Oh, and that "string pooling" I mentioned at the beginning? That's where some more complexity might creep in. A smart compiler, to be efficient with its memory, may well spot that in your case, the strings are the same and can't be changed, and therefore only allocate one block of memory, with both of your names, "Maya", pointing at it. At which point, comparing the "strings" -- the pointers -- will tell you that they are, in fact, equal.
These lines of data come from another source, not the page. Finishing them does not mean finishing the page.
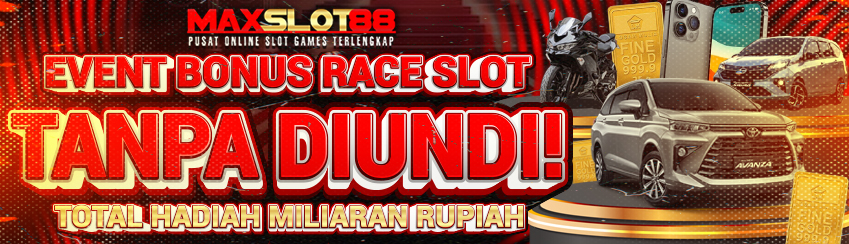 BONUS BULANAN SLOT RACE MAXSLOT88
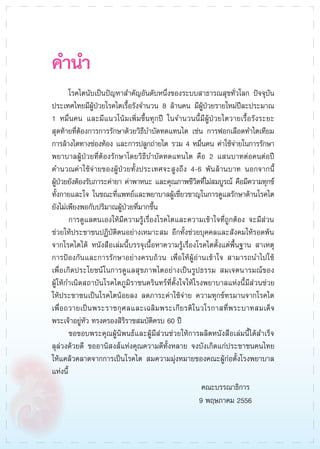 คำนำ
	 โรคไตนับเป็นปัญหาสำคัญอันดับหนึ่งของระบบสาธารณสุขทั่วโลก ปัจจุบัน
ประเทศไทยมีผู้ป่วยโรคไตเรื้อรังจำนวน 8 ล้านคน มีผู้ป่วยรายใหม่ปีละประมาณ
1 หมื่นคน และมีแนวโน้มเพิ่มขึ้นทุกปี ในจำนวนนี้มีผู้ป่วยไตวายเรื้อรังระยะ

สุดท้ายที่ต้องการการรักษาด้วยวิธีบำบัดทดแทนไต เช่น การฟอกเลือดทำไตเทียม
การล้างไตทางช่องท้อง และการปลูกถ่ายไต รวม 4 หมื่นคน ค่าใช้จ่ายในการรักษา
พยาบาลผู้ป่วยที่ต้องรักษาโดยวิธีบำบัดทดแทนไต คือ 2 แสนบาทต่อคนต่อปี
คำนวณค่าใช้จ่ายของผู้ป่วยทั้งประเทศจะสูงถึง 4-6 พันล้านบาท นอกจากนี้ 

ผู้ป่วยยังต้องรับภาระค่ายา ค่าพาหนะ และคุณภาพชีวิตที่ไม่สมบูรณ์ คือมีความทุกข์
ทั้งกายและใจ ในขณะที่แพทย์และพยาบาลผู้เชี่ยวชาญในการดูแลรักษาด้านโรคไต
ยังไม่เพียงพอกับปริมาณผู้ป่วยที่มากขึ้น 
	 การดูแลตนเองให้มีความรู้เรื่องโรคไตและความเข้าใจที่ถูกต้อง จะมีส่วน

ช่วยให้ประชาชนปฏิบัติตนอย่างเหมาะสม อีกทั้งช่วยบุคคลและสังคมให้รอดพ้น
จากโรคไตได้ หนังสือเล่มนี้บรรจุเนื้อหาความรู้เรื่องโรคไตตั้งแต่พื้นฐาน สาเหตุ
การป้องกันและการรักษาอย่างครบถ้วน เพื่อให้ผู้อ่านเข้าใจ สามารถนำไปใช้

เพื่อเกิดประโยชน์ในการดูแลสุขภาพไตอย่างเป็นรูปธรรม สมเจตนารมณ์ของ

ผู้ให้กำเนิดสถาบันโรคไตภูมิราชนครินทร์ที่ตั้งใจให้โรงพยาบาลแห่งนี้มีส่วนช่วย

ให้ประชาชนเป็นโรคไตน้อยลง ลดภาระค่าใช้จ่าย ความทุกข์ทรมานจากโรคไต
เพื่อถวายเป็นพระราชกุศลและเฉลิมพระเกียรติในวโรกาสที่พระบาทสมเด็จ
พระเจ้าอยู่หัว ทรงครองสิริราชสมบัติครบ 60 ปี
	 ขอขอบพระคุณผู้นิพนธ์และผู้มีส่วนช่วยให้การผลิตหนังสือเล่มนี้ได้สำเร็จ
ลุล่วงด้วยดี ขออานิสงส์แห่งคุณความดีทั้งหลาย จงบังเกิดแก่ประชาชนคนไทย

ให้แคล้วคลาดจากการเป็นโรคไต สมความมุ่งหมายของคณะผู้ก่อตั้งโรงพยาบาล
แห่งนี้ 
คณะบรรณาธิการ
9 พฤษภาคม 2556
But more by luck than design!
This "string pooling" behaviour will change from compiler to compiler, and often will differ between debug and release modes of the same compiler, as the release mode often includes optimisations like this, which will make the output code more compact (it only has to have one block of memory with "Maya" in, not two, so it's saved five -- remember that null terminator! -- bytes in the object code.) And that's the kind of behaviour that can drive a person insane if they don't know what's going on :)
If nothing else, this answer might give you a lot of search terms for the thousands of articles that are out there on the web already, trying to explain this. It's a bit painful, and everyone goes through it. If you can get your head around pointers, you'll be a much better C or C++ programmer in the long run, whether you choose to use std::string instead or not!